_Text_:
· · ·
Freezing critique: privileged views and cryonics
Cryonics – the practice of freezing people directly after death in the hope that future medicine can resuscitate them – is controversial. However, British Columbia is the only jurisdiction with an explicit anti-cryonics law (banning advertising or sale of cryonics services), and a legal challenge is apparently being put together. The motivations for the law appear murky, but to some this is a rights issue. As Zoltan Istvan notes, “In a world where over 90 percent of the people hold religious views of the afterlife, cryonics could become a noteworthy global civil rights issue. ” Maybe the true deep problem for getting cryonics accepted is that it is a non-religious afterlife, and we tend to give undue privilege to religious strange views rather than secular strange views.
· · ·
_Entries supplied_:
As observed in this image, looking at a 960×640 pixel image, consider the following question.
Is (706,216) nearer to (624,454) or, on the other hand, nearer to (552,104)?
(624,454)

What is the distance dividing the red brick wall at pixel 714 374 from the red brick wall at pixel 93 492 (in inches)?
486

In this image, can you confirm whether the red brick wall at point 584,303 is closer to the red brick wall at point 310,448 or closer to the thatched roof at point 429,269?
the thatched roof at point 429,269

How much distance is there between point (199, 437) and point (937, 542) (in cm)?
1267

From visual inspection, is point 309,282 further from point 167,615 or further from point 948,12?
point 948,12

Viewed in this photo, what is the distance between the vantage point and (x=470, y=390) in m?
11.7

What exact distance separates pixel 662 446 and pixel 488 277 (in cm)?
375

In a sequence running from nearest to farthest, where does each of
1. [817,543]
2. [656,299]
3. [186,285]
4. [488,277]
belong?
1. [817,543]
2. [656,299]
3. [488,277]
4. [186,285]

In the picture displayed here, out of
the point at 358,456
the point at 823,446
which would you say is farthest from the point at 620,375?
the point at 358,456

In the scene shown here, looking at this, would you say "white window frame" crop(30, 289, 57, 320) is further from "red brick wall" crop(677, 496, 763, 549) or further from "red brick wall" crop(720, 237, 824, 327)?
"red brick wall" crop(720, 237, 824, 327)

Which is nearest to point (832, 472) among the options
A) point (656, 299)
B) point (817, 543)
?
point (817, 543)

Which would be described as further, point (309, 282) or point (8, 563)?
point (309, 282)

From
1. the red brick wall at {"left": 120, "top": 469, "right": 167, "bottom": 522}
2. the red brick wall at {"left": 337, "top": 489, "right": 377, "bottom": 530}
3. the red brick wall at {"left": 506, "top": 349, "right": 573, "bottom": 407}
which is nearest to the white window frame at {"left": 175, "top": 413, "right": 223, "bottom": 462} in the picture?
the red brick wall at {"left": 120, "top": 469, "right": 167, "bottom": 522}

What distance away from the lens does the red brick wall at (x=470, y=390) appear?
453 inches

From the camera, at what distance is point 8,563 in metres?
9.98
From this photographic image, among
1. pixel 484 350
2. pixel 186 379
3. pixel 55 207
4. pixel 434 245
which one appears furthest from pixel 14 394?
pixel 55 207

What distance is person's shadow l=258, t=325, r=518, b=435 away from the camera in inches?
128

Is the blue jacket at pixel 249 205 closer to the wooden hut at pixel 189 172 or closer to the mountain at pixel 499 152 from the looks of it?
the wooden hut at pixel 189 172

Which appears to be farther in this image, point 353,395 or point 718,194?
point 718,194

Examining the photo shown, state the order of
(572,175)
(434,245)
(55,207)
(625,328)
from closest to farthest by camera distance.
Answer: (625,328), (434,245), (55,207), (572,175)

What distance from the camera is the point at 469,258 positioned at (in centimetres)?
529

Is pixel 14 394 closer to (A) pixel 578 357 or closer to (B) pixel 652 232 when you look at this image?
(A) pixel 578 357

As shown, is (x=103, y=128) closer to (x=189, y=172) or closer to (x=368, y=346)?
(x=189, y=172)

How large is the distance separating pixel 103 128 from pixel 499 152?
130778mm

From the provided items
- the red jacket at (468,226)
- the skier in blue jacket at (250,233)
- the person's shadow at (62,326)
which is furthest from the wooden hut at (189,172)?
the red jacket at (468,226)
· · ·
_Exercises to complete_:
• 1. Copy every phrase in the cryonics text that is formed from the word "views" together with the words that modify it.
• 2. According to the cryonics text, which jurisdiction is the only one with an explicit anti-cryonics law?
• 3. Continue the text on cryonics from its last sentence.

_Answers per task_:
• 1.
- privileged views
- religious views of the afterlife
- religious strange views
- secular strange views

• 2. British Columbia.

• 3.
Ethically, it seems that disposing of bodies should largely follow the wishes of the deceased. This sometimes leads to legal clashes. Many jurisdictions clearly specify how human remains should be disposed, typically with a list of approved methods. In the past the cremation movement fought for the legal right of their preferred form of disposal, succeeding in most of the West where previously burial (on land or at sea) had been the sole approved form: changes do happen over time. Right now a freeze-drying methods for a low-carbon disposal is struggling to get approval. However, currently cryonics is handled as an anatomical donation and hence works differently legally.
There are also practical limitations to how far wishes can be followed. While some Westerners no doubt find the idea of Tibetan sky burial green and appealing, it would likely not be practical in many parts of the world. In India the Zoroastrian version has been forced to be augmented with solar mirrors and captive vulture breeding. A wish that imposes too much effort and obligation on the community would be excessive. However, cryonics is typically fully paid for by the individual, so the only economic loss would be in terms of inheritance (which does cause occasional legal wrangling) and the social obligations are relatively mild (leaving the suspended person suspended until the future; visits are optional).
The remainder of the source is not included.